A code smell is any part of an application code that might indicate a code or design problem, which makes the application code hard to evolve and maintain. Automatic detection of code smells has been studied to help programmers find which parts of their application codes should be refactored. However, code smells have not been defined in a formal manner. Moreover, existing detection tools are designed for object-oriented applications, but rarely provided for high performance computing (HPC) applications. HPC applications are usually optimized for a particular platform to achieve a high performance, and hence have special code smells called platform-specific code smells (PSCSs). The purpose of this work is to develop a code smell alert system to help programmers find PSCSs of HPC applications to improve the performance portability across different platforms. This paper presents a PSCS alert system that is based on an abstract syntax tree (AST) and XML. Code patterns of PSCSs are defined in a formal way using the AST information represented in XML. XML Path Language (XPath) is used to describe those patterns. The evaluation results obtained by using real applications show that the proposed system can alert potential PSCSs to programmers.

Improving the scalability of transparent checkpointing for GPU computing systems

As the number of nodes in a GPU computing system increases, checkpointing to a global file system becomes more time-consuming due to the I/O bottlenecks and network congestion. To solve this problem, in this paper, we propose a transparent and scalable checkpoint/restart mechanism for OpenCL applications, named Two-level CheCL. As its name implies, Two-level CheCL consists of two different checkpoint implementations, Local CheCL and Global CheCL. Local CheCL avoids checkpointing to the global file system by utilizing nodes local storage. Our experimental results show that Local CheCL can accelerate the checkpointing process by up to four times faster than a conventional checkpointing mechanism. We also implement Global CheCL, which utilizes a global file system, to make sure that we always have a global checkpoint file even in the case of a catastrophic failure. We discuss the performance of our proposed mechanism through an analysis with a two-level checkpoint model.

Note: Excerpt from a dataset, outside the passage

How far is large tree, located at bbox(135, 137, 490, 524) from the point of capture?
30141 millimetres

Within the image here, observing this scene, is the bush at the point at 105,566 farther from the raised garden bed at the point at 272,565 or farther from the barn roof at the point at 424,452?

A Use Case of a Code Transformation Rule Generator for Data Layout Optimization

Xevolver is a code transformation framework for users to define their own code transformation rules. In the framework, an abstract syntax tree (AST) of an application code is written in an XML format, and its transformation rules are expressed in the XSLT format, which is a standard XML format to describe XML data conversion; an AST and its transformation rules are both written in XML. Since it is too low-level for standard users to manually write XSLT rules, Xevtgen is now being developed as a tool to generate such rules from simple code description. In Xevtgen, users basically write just two code patterns, the original and transformed code patterns. Then, Xevtgen automatically generates a transformation rule that transforms the original code pattern to the transformed one. The generated rule is written in XSLT, and hence usable by other tools of the Xevolver framework. This article shows a use case of using Xevtgen for data layout optimization, and discusses the benefits of using the tool.

Toward a Portable Programming Environment for Distributed High Performance Accelerators

Accelerators with little power consumption per computation performance are beginning to widely spread for High Performance Computing use, instead of general-purpose CPUs with much power consumption. They are GPUs, processors of Cell architecture, and FPGA accelerators. While these processors have much higher computation performance than general-purpose CPUs, they need specific programming environment respectively when using them as distributed memory accelerators. We discuss a portable programming environment which can be used in common with distributed memory accelerators in this paper.